Several popular standardized risk assessment algorithms used by physicians to calculate a patient’s risk for having a heart attack seriously overestimate the likelihood, according to an article published in Annals of Internal Medicine.
National guidelines recommend that clinicians use objective tools, such as the Framingham risk score, to predict a patient’s risk for cardiovascular disease. An accurate risk assessment is important because this information is used to determine if preventive therapies need to be prescribed. There are several such tools available, including the new American Heart Association (AHA) and American College of Cardiology (ACC) “pooled cohort” risk calculator, which is based on data from the Multi-Ethnic Study of Atherosclerosis, or MESA. Researchers compared the new AHA/ACC risk assessment score with four other commonly used “calculators” to assess their ability to correctly match predicted with observed cardiovascular events. They also sought to explore preventive therapy as a cause of the reported risk overestimation.

(Stored data entries)
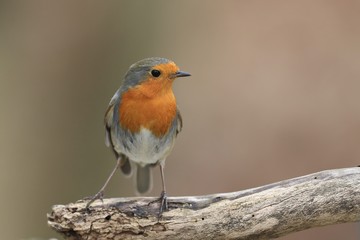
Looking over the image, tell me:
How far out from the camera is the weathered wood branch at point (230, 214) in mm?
3496

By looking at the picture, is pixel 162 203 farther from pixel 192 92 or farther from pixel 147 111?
pixel 192 92

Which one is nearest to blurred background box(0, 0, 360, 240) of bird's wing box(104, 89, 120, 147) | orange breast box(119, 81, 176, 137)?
bird's wing box(104, 89, 120, 147)

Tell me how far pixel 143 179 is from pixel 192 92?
16.3ft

▶ [Task instructions]:
1. Condense the paragraph of the heart attack risk article that begins "National guidelines recommend" into a shorter version or a list, keeping its main facts.
2. Proceed with the article on heart attack risk calculators, picking up after its final sentence.
The lines are not needed for any of the work here.

▶ [Responses by task]:
1.
- National guidelines advise clinicians to predict cardiovascular disease risk with objective tools such as the Framingham risk score.
- Accurate risk assessment matters because it guides whether preventive therapies are prescribed.
- Several tools exist, including the new AHA/ACC "pooled cohort" calculator, which is based on MESA data.
- Researchers compared this calculator with four other common ones to see how well predicted cardiovascular events matched observed events.
- They also examined preventive therapy as a possible cause of the reported overestimation.

2.
The researchers found that four out of the five risk scores tested, including the new AHA/ACC score, significantly overestimated the patient’s risk for cardiovascular events. Medication use did not seem to explain the overestimations. Paul M. Ridker, MD, MPH and Nancy R. Cook, ScD of Brigham & Women’s Hospital, Harvard Medical School in Boston, authored an accompanying editorial that analyzes the findings and addresses how the physician community might respond.
Research: An Analysis of Calibration and Discrimination Among Multiple Cardiovascular Risk Scores in a Modern Multiethnic Cohort, A.P. DeFilippis, R. Young, C.J. Carrubba, J.W. McEvoy, M.J. Budoff, R.S. Blumenthal, R.A. Kronmal, R.L. McClelland, K. Nasir, and M.J. Blaha, Annals of Internal Medicine, doi: 10.7326/M14-1281, published 16 February 2015.
Editorial: Comparing Cardiovascular Risk Prediction Scores, P.M. Ridker, and N.R. Cook, Annals of Internal Medicine, doi: 10.7326/M14-2820, published 16 February 2015.